Verificamos que as sílabas tônicas, marcadas em itálico, se repetem depois de uma, duas ou três sílabas átonas. Esta sucessão de sílabas fortes e fracas, com intervalos regulares, ou não muito espaçados (para que a reiteração possa ser esperada e sentida pelo nosso ouvido), é uma fonte do prazer a que chamamos ritmo.

  • 2. A contiguidade de sílabas tônicas prejudica o ritmo e, consequentemente, desagrada ao ouvido. Por isso, a sílaba anterior à última tônica é necessariamente átona. Tão forte é esta exigência rítmica que, mesmo sendo tônica no vocábulo isolado, ela se atonifica pela posição. Por exemplo, nestes dissílabos de Casimiro de Abreu,

  • Tu ontem
  • Na dança,
  • Que cansa,
  • Voavas...

o pronome tu, monossílabo tônico, sofre uma deflexão de pronúncia, no primeiro verso, por ser obrigatoriamente acentuado, como sílaba final do verso, o de ontem, que lhe está contíguo.


3.O ritmo é o elemento essencial do verso, pois este se caracteriza, em última análise, por ser o período rítmico que se agrupa em séries numa composição poética. Quando tais períodos rítmicos apresentam o mesmo número de sílabas em todo o poema, a versificação diz-se regular. Se não há igualdade silábica entre eles, a versificação é irregular ou livre.


Os limites do verso

  • 1. A forma do verso é determinada pela combinação das sílabas, acentos e pausas, contando-se as sílabas até a última acentuada. Assim, têm igualmente dez sílabas métricas os seguintes versos de Augusto dos Anjos:

  • A es ca la dos la ti dos an ces trais
    No tem po de meu Pai, sob es tes ga lhos
    Sob a for ma de ni mas ca mân dulas
    1 2 3 4 5 6 7 8 9 10

  • porque não se leva em conta a átona final da palavra galhos, tampouco as duas finais da palavra camândulas.

  • 2. O número de unidades silábicas que se contêm num verso, desde o seu início até a última sílaba tônica, é indicado por compostos gregos em que entra a forma do numeral seguida do elemento -sílabo: monossílabo, dissílabo, trissílabo, tetrassílabo, pentassílabo, hexassílabo, heptassílabo, octossílabo, eneassílabo, decassílabo, hendecassílabo e dodecassílabo.

Vejamos agora como se contam estas unidades silábicas.

As ligações rítmicas

A melodia do verso exige que as palavras venham ligadas umas às outras mais estreitamente do que na prosa.

Sinalefa, elisão e crase

Comparemos estes versos de Olavo Bilac, todos com dez sílabas métricas:

Che guei. Che gas te. Vi nhas fa ti ga (da)
E tris te, e tris te e fa ti ga do eu vi (nha.)
Ti nhas a al ma de so nhos po vo a (da,)

◆ DADOS FORNECIDOS

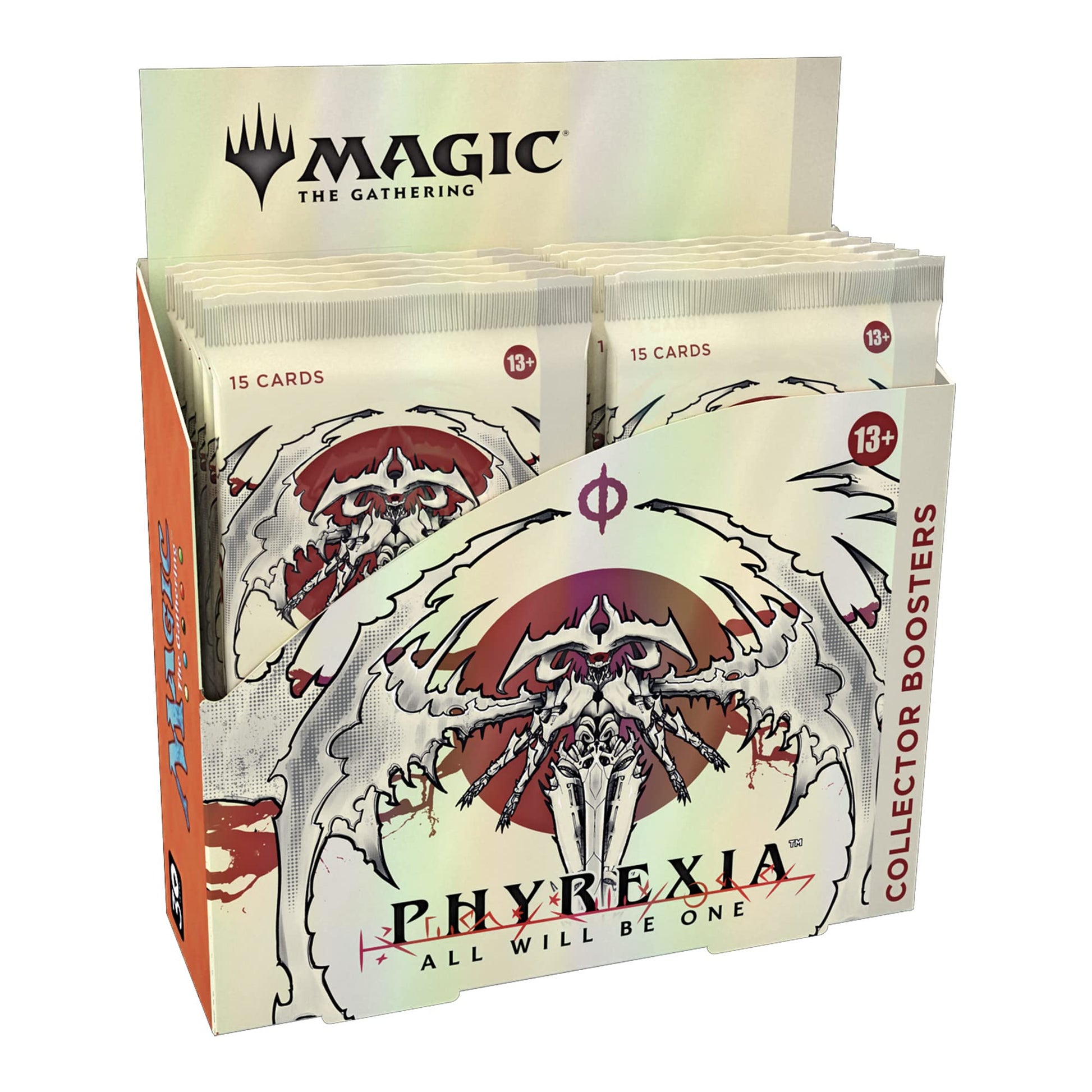 Magic The Gathering Phyrexia: All Will Be One Collector Booster Box | 12 Packs (180 Magic Cards) (Packaging May Vary) - 6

◆ TAREFAS
a) No trecho sobre versificação, que nome recebe a versificação quando os períodos rítmicos não têm o mesmo número de sílabas?
b) Transcreva o trecho sobre versificação entre "Verificamos que as" e "que chamamos ritmo.", inclusive.
c) Retome o trecho sobre versificação a partir do ponto em que ele termina.

◆ RESPOSTAS POR TAREFA
a) Irregular ou livre.

b)
Verificamos que as sílabas tônicas, marcadas em itálico, se repetem depois de uma, duas ou três sílabas átonas. Esta sucessão de sílabas fortes e fracas, com intervalos regulares, ou não muito espaçados (para que a reiteração possa ser esperada e sentida pelo nosso ouvido), é uma fonte do prazer a que chamamos ritmo.

c)
E a al ma de so nhos po vo a da eu ti (nha...)
1 2 3 4 5 6 7 8 9 10


Verificamos que no primeiro haverá sempre, de qualquer forma que o leiamos, dez sílabas até a última tônica. Nele a fronteira das sílabas é coincidente, seja numa leitura pausada ou acelerada, seja na prosa ou no verso, seja, enfim, numa emissão isolada das palavras, se abandonarmos a última sílaba átona.

Já não sucede o mesmo com os três outros versos, que só atingem aquela medida pela leitura numa só sílaba da vogal final de uma palavra com a vogal inicial da palavra seguinte. Assim:

a) no segundo verso, temos de juntar numa só emissão de voz o e final de triste e a vogal da conjunção aditiva (duas vezes), bem como o o de fatigado e o ditongo do pronome eu;


b) no terceiro verso, ligamos o artigo a à vogal inicial de alma;


c) no quarto, finalmente, fundimos numa só sílaba as vogais da conjunção e, do artigo a, e a inicial do substantivo alma; e, também, a vogal final do adjetivo povoada e o ditongo constituído pelo pronome eu.


Na leitura destes versos, sentimos que há três soluções para obtermos a contração numa sílaba de duas ou mais vogais em contato:

  • 1ª) A primeira vogal pode perder a sua autonomia silábica e tornar-se uma semivogal, que passa a formar ditongo com a vogal seguinte. é o que se observa, por exemplo, na pronúncia:
  • fa / ti / ga / dwew / [= fatigado eu]

  • Dizemos que neste caso há sinalefa.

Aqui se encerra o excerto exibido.